* **WHAT TO WORK ON**:
• a. In the passage on Cairns and its harbor, begin at the words "Cairns sugar wharf" and stop after "to other places.". Write that stretch out again, putting "the inlet" in place of "Trinity Inlet".
• b. Continue the passage on Cairns and its harbor, starting right after its last sentence.

* **TEXT BLOCK**:
>>>>

In Cairns, the company operated as a major trading house based on Abbott Street, acting as general merchants, shipping agents, insurers and commission agents.

They played a central role in connecting Cairns to wider national and international markets by representing shipping lines such as the Eastern and Australian Steam Shipping Company and the Queensland Steam Shipping Company.

Cairns sugar wharf and harbour

FROM the beginning, Trinity Inlet offered splendid opportunity for the construction of a major port and series of wharves to service the emerging provisioning town of Cairns. Officially declared a port of entry on the 1 November 1876, Trinity Inlet provided a safe harbour for shipping traversing into the port, we well as for merchant and provedore firms exporting local product to other places.

<<<<

* **ENTRIES SUPPLIED**:

>>>>

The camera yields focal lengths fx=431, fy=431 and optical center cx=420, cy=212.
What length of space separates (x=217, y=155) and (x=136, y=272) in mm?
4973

<<<<
>>>>

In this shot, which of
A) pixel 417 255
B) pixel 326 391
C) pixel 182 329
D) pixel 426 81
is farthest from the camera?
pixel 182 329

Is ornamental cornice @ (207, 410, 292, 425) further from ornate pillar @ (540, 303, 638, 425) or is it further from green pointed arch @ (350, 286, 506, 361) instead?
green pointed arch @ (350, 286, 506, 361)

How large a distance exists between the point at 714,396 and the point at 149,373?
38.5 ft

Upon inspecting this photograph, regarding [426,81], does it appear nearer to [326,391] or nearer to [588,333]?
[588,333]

<<<<
>>>>

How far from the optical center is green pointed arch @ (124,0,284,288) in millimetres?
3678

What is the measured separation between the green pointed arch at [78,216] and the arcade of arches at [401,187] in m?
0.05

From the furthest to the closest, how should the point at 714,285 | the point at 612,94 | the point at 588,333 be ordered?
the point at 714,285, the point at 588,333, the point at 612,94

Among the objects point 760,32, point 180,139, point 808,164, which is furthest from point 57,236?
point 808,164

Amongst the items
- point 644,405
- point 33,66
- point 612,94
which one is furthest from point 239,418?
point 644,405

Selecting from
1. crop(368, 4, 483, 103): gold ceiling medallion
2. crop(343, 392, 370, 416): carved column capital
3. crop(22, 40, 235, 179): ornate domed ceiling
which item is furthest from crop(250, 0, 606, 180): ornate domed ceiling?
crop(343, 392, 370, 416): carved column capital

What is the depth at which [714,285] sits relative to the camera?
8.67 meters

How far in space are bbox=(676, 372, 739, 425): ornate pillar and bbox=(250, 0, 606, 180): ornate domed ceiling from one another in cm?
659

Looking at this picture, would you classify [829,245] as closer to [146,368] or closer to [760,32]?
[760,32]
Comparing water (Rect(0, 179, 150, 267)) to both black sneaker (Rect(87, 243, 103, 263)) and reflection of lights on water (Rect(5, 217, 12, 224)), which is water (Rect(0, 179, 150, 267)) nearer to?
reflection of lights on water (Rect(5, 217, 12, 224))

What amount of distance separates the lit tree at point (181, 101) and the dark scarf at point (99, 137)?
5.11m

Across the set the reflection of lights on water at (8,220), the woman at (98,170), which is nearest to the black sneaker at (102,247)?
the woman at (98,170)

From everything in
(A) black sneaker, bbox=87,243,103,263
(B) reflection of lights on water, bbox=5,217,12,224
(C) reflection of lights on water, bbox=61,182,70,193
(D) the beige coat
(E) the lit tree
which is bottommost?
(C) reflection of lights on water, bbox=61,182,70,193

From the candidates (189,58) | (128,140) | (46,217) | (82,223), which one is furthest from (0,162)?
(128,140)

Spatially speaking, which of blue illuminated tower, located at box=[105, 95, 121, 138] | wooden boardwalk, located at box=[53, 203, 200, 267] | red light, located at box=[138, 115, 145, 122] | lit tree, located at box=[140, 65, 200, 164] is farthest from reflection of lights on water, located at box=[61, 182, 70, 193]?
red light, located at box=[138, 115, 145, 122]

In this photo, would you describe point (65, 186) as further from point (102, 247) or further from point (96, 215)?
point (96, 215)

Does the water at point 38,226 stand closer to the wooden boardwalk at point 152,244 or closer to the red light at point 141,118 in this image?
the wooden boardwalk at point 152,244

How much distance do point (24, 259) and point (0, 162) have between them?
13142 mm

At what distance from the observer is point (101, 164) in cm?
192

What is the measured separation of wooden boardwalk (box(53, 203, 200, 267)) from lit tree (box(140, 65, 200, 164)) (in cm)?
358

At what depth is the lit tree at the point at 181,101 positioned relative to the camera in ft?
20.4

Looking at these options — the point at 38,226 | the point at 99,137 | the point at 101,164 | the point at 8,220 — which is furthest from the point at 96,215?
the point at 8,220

<<<<

* **RESULTS FOR EACH TASK**:
• a.
Cairns sugar wharf and harbour

FROM the beginning, the inlet offered splendid opportunity for the construction of a major port and series of wharves to service the emerging provisioning town of Cairns. Officially declared a port of entry on the 1 November 1876, the inlet provided a safe harbour for shipping traversing into the port, we well as for merchant and provedore firms exporting local product to other places.

• b.
Major exports included timber, sugar, rice and bananas as well as many people who were in the region as labourers, travellers, hopefuls and families.

Over time, the wharves and harbour evolved, becoming a major transportation hub and a catalyst for the growth of Cairns as a tourist destination.

Profitable crop

CHINESE settlers were keen agriculturalists and experimented with many crops in the early days of Cairns.

One crop which was exclusively occupied by early Chinese entrepreneurs was bananas for export to Southern markets in NSW and Victoria as well as to feed the local population.